--- Start of GIVEN DATA ---

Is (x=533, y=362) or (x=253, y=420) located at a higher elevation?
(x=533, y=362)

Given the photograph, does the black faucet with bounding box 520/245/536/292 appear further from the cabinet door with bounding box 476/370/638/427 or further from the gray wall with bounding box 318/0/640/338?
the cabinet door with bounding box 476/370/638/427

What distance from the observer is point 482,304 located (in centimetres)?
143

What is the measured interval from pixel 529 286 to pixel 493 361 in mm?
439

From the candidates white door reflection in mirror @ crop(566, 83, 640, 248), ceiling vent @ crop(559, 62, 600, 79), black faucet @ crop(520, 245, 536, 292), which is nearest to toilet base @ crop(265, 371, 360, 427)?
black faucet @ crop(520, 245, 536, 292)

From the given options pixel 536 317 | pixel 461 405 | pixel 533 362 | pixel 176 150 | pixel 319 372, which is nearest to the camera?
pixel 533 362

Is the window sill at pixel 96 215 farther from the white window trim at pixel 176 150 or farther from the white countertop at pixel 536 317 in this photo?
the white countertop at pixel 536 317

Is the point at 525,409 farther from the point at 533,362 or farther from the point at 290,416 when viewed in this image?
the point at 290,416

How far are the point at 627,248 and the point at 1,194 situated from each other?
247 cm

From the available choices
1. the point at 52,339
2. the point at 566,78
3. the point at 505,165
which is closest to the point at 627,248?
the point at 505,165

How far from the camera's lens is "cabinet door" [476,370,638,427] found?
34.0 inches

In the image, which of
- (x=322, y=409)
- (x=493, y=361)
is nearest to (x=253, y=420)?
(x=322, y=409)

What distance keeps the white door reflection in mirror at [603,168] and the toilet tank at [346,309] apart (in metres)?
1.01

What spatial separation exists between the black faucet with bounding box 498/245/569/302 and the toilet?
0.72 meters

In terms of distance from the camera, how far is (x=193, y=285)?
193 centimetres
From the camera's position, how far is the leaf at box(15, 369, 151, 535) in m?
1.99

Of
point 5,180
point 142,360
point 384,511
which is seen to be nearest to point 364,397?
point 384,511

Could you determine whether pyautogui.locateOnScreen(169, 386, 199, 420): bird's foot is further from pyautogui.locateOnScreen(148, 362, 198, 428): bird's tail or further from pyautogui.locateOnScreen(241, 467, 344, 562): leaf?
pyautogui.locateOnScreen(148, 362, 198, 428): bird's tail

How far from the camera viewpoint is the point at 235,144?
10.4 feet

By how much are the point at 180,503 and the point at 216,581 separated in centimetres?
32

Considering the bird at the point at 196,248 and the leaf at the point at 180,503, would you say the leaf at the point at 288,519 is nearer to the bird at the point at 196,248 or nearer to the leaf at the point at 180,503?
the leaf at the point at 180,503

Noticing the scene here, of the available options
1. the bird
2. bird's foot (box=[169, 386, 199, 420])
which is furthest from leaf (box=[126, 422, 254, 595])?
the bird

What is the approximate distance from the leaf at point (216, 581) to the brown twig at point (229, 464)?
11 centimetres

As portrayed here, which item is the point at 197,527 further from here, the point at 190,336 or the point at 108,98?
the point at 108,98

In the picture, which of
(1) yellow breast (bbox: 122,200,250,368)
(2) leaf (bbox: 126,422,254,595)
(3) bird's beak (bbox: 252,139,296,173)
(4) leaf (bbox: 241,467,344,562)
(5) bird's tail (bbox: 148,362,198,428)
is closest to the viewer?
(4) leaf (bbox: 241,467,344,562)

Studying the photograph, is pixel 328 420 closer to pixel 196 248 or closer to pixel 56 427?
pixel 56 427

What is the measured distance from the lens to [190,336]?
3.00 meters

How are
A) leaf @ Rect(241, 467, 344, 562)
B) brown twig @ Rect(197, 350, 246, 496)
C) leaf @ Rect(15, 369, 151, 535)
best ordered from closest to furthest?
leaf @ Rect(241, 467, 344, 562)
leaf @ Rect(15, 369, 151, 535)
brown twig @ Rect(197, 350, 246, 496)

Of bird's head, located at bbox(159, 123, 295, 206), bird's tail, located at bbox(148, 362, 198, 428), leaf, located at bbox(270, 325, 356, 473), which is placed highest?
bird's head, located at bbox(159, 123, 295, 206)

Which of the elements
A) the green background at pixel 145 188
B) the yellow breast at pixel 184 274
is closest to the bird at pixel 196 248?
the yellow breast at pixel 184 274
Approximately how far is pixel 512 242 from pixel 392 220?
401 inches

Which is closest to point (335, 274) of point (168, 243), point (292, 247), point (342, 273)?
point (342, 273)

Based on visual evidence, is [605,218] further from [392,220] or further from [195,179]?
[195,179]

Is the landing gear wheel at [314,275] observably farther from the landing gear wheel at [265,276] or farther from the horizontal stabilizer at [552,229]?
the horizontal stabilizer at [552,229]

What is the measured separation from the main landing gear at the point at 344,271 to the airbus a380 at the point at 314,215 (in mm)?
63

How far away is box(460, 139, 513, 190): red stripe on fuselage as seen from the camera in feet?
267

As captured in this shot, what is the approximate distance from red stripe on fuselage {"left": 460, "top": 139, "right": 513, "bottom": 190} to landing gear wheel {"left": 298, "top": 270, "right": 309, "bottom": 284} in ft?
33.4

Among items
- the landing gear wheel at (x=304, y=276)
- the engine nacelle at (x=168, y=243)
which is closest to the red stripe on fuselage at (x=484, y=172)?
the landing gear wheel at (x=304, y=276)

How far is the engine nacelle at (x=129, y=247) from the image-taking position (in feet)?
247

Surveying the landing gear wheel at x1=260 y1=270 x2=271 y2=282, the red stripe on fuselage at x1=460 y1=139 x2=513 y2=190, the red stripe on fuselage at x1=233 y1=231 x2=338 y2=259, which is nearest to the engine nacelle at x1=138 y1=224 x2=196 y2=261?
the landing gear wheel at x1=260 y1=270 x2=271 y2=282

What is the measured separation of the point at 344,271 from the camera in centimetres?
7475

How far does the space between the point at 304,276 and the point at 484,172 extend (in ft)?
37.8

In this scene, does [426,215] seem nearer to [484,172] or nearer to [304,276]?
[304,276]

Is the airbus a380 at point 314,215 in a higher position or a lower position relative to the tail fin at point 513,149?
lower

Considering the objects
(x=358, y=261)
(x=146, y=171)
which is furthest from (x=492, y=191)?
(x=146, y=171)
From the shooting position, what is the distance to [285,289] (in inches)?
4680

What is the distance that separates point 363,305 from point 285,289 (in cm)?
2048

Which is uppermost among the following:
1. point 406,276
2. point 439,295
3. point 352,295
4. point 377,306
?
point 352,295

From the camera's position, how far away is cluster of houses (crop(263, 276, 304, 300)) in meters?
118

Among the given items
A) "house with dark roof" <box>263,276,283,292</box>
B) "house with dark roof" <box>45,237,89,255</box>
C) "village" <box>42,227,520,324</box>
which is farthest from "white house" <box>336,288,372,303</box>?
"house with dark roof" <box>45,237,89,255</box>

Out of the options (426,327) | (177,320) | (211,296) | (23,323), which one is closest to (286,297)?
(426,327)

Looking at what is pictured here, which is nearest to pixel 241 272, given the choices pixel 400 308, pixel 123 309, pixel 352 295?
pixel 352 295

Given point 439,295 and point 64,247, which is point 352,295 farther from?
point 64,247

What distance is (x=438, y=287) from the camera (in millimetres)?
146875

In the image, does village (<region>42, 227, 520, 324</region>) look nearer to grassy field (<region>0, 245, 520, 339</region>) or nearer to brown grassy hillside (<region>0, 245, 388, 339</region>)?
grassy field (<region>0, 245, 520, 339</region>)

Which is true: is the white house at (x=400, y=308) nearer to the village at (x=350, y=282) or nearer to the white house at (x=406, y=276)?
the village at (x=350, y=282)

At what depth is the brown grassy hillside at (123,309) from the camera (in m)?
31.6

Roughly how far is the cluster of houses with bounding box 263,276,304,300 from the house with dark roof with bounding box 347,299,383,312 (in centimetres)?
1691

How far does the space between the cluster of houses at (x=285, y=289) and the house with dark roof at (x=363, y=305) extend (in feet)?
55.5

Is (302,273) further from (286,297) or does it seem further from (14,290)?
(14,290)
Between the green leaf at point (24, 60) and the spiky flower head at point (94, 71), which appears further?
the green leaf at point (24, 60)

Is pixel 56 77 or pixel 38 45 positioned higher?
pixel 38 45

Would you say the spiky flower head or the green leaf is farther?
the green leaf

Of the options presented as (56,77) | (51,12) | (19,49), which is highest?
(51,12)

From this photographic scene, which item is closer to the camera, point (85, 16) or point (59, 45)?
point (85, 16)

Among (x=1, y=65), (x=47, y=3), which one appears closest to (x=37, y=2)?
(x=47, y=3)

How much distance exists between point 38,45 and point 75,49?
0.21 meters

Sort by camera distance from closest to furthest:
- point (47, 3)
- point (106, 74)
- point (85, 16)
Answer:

--- End of GIVEN DATA ---

● GIVEN PROBLEM
Every line from the one containing "Is pixel 56" through the last line of the entries must be written out verbatim, and no other line.

● OUTPUT FOR THIS TASK
Is pixel 56 77 or pixel 38 45 positioned higher?
pixel 38 45

Would you say the spiky flower head or the green leaf is farther?
the green leaf

Of the options presented as (56,77) | (51,12) | (19,49), which is highest?
(51,12)

From this photographic scene, which item is closer to the camera, point (85, 16) or point (59, 45)?
point (85, 16)

Among (x=1, y=65), (x=47, y=3), which one appears closest to (x=37, y=2)?
(x=47, y=3)

How much distance exists between point 38,45 and point 75,49?
0.21 meters

Sort by camera distance from closest to furthest:
- point (47, 3)
- point (106, 74)
- point (85, 16)
Answer:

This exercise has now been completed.